Brown keeps his voice level but expresses frustration with the officer putting hands on him. Within a few minutes, half a dozen squadcars arrived and the original officer sheepishly explains to each driver that he’d only wanted one backup officer to come help him write Brown a ticket. The newly arrived officers surround Brown as he stands in the same spot near his car, occasionally using the key in his pocket to deactivate his car alarm when officers touch the vehicle and set it off. Suddenly one of the officers shouts at him to take his hands out of his pockets, and within seconds he is being pressed to the pavement by multiple officers and then shocked with a stun gun.


Afterward, video released by the city shows, officers eventually recognize Brown as a professional basketball player for the Milwaukee Bucks.
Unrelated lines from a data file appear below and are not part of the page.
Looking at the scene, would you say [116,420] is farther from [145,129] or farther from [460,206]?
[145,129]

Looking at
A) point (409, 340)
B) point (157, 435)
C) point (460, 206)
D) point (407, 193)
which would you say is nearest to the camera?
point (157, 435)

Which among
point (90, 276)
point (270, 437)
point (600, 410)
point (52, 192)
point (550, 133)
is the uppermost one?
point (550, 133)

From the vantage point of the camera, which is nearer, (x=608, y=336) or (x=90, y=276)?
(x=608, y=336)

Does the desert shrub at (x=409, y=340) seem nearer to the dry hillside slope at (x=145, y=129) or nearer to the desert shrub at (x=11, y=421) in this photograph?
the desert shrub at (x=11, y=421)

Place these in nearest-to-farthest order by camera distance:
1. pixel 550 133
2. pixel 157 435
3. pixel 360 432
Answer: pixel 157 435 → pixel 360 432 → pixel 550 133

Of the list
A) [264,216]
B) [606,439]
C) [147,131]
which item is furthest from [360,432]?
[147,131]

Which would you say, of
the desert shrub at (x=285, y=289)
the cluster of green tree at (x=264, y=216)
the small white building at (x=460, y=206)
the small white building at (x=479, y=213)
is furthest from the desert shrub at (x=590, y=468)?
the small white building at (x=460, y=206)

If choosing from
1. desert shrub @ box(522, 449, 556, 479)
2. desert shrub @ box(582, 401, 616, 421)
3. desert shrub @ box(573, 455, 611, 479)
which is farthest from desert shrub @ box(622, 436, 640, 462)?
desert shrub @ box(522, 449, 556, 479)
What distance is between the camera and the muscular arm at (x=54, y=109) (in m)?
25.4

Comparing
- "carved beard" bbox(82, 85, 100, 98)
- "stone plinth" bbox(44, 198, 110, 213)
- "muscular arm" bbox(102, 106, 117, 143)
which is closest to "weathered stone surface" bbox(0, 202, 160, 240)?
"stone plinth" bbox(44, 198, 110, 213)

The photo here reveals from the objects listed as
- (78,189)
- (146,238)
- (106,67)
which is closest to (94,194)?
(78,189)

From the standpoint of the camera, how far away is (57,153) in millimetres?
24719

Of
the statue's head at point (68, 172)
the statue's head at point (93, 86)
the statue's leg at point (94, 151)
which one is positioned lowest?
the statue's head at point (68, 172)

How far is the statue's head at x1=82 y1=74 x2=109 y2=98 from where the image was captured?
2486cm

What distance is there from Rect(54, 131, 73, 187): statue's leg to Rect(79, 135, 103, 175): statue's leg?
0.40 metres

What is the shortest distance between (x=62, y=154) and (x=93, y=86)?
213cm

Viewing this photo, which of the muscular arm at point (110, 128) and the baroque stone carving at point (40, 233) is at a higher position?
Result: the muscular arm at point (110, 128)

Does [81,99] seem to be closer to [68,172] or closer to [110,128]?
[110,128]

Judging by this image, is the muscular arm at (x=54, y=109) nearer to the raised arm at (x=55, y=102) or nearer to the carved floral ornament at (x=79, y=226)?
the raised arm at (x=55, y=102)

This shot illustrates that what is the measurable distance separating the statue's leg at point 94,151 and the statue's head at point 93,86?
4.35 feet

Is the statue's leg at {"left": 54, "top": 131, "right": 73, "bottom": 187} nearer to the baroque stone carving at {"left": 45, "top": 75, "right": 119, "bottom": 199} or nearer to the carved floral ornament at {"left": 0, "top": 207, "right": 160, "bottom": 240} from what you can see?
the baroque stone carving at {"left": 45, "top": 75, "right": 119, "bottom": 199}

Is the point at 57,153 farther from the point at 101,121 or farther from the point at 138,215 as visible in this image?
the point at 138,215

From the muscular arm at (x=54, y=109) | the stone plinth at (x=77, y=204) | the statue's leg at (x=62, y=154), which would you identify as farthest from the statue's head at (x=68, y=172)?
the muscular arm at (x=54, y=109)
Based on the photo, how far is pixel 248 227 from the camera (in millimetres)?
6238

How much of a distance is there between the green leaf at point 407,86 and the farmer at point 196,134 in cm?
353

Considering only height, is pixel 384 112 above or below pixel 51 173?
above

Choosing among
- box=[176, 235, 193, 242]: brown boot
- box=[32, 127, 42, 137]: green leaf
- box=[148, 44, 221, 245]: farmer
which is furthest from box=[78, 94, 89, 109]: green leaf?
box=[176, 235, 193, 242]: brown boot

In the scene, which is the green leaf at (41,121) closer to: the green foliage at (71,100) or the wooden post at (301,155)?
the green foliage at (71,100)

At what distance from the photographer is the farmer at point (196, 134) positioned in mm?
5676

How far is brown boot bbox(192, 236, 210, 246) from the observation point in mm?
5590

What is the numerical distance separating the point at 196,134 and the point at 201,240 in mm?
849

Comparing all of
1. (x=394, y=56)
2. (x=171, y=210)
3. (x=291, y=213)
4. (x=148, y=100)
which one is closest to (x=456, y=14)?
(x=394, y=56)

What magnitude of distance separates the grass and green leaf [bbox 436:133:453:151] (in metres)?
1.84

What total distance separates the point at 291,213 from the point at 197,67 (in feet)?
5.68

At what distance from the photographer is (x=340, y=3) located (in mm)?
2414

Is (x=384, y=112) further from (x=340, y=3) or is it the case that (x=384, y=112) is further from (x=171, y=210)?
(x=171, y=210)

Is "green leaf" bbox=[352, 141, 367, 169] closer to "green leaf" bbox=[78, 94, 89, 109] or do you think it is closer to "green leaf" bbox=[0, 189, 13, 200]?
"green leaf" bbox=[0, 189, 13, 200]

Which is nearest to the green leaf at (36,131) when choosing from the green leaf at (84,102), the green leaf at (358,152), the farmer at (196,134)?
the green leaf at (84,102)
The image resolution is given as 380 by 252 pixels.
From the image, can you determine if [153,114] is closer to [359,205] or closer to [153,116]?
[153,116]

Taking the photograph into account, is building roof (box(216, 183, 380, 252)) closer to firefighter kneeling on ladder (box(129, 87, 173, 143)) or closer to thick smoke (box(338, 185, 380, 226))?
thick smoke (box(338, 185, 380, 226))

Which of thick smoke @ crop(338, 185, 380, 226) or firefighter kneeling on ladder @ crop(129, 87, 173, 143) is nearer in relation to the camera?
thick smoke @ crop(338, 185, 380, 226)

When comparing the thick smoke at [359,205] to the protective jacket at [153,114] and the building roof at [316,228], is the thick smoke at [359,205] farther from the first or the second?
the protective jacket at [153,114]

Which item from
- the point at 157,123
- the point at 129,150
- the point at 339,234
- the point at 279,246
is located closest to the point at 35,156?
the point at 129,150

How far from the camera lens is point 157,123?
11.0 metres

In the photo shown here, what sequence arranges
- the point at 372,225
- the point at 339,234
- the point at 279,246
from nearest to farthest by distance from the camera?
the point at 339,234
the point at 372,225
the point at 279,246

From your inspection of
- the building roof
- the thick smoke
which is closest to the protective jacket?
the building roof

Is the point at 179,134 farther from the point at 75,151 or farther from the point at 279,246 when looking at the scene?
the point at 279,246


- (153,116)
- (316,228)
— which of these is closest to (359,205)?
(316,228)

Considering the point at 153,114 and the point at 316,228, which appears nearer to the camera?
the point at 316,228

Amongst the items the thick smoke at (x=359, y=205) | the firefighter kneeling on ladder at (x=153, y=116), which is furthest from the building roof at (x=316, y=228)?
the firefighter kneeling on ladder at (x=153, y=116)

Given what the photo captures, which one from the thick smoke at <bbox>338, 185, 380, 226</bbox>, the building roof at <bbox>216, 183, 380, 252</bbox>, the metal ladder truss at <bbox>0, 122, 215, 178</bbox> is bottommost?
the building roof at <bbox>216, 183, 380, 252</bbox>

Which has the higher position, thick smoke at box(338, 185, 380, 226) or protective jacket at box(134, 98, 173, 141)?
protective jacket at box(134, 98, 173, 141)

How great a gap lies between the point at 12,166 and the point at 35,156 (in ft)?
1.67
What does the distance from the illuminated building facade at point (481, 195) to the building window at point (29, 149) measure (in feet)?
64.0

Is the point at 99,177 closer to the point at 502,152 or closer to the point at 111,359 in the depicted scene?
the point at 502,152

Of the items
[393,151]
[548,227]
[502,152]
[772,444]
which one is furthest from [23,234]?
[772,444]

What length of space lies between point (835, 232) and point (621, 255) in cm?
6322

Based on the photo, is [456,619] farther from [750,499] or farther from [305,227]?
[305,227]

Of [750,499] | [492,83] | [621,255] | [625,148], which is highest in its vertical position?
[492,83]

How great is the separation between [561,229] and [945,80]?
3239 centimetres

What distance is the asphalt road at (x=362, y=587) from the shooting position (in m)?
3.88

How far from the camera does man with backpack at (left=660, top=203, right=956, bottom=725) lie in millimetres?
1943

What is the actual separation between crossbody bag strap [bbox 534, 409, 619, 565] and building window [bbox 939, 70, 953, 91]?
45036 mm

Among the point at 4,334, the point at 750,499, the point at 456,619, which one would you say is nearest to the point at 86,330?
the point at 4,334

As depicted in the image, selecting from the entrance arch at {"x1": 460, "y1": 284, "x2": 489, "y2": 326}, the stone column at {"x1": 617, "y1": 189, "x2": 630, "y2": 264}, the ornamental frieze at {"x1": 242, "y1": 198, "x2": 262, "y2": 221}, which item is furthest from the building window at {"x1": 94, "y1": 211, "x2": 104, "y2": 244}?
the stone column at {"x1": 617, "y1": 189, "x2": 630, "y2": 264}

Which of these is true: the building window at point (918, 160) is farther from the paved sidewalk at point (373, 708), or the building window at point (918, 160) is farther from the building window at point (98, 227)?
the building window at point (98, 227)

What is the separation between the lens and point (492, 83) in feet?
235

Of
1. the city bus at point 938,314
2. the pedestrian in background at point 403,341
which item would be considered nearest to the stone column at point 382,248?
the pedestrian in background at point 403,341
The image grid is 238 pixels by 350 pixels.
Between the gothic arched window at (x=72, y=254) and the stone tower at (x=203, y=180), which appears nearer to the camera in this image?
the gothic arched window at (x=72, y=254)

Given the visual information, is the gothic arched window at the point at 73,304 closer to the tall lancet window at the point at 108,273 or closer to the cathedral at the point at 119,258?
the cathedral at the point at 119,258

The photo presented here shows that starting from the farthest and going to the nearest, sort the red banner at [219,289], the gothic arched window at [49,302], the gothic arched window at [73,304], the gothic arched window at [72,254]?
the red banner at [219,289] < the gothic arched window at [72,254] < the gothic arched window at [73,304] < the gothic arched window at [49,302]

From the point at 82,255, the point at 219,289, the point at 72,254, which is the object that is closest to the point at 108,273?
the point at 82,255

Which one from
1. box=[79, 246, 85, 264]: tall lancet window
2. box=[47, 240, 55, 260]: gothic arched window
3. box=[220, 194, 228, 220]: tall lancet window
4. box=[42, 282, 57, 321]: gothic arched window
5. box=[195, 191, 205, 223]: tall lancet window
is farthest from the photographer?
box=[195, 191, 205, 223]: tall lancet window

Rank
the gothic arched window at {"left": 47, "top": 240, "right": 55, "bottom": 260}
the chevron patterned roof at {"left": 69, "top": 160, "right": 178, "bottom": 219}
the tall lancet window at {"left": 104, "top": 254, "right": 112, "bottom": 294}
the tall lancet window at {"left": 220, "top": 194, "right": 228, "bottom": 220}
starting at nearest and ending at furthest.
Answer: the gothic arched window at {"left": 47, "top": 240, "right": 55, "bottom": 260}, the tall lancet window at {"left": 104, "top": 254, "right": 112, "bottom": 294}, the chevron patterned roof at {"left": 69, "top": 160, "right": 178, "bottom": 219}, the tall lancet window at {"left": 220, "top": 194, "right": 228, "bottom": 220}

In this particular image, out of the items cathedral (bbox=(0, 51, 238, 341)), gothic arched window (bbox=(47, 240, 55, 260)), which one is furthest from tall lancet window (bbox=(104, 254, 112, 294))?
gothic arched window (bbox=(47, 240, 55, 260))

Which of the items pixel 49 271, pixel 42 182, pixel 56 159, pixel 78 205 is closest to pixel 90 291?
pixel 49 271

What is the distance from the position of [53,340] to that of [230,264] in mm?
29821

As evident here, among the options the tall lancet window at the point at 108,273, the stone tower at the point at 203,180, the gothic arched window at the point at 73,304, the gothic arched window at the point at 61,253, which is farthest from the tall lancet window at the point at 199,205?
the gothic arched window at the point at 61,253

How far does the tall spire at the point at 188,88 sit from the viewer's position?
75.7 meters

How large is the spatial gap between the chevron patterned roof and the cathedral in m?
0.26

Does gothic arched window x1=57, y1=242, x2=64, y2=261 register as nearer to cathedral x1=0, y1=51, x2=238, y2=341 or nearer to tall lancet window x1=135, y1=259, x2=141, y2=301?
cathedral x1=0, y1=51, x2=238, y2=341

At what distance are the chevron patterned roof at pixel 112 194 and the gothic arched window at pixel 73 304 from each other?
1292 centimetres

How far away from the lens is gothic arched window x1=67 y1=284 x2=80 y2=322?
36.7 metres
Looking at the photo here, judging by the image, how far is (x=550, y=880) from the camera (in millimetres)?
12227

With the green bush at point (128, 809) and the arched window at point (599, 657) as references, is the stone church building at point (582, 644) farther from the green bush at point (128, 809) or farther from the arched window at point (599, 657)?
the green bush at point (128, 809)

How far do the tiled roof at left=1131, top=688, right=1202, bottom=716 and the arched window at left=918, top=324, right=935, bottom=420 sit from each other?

The original officer explains to Brown, now in handcuffs, that he was “being an ass” earlier and brought the whole thing on himself. Though police sources claimed at the time that he’d been combative and aggressive with officers, the video shows Brown indignant but compliant — a situation that fits the widespread but informal non-crime that police jargon labels “contempt of cop.”

Whatever regret city leaders expressed months later, and however much chagrin is audible in the original officer’s voice as the situation he initiated speeds beyond his design, the new video captures how such episodes can almost literally bear a silver lining for police. A situation like this would have paid time-and-a-half to an officer who went past the eight-hour standard shift during the course of an incident like this, according to the city’s police contract.

Though rates vary from city to city, overtime is generally a huge driver of police officer compensation. Even before the OT money-money rains in, officer salaries are well above the median income for their cities — a reflection of the dangerous and crucial work they do, but also of the immense power that police unions wield.

In some cases, unions have made it explicit that they want their members to get paid more in exchange for agreeing to even basic oversight and accountability measures — a trade-off that might turn some liberal stomachs, but which also marks an opportunity to move past the absolutist resistance to use-of-force reforms that unions have expressed in the past.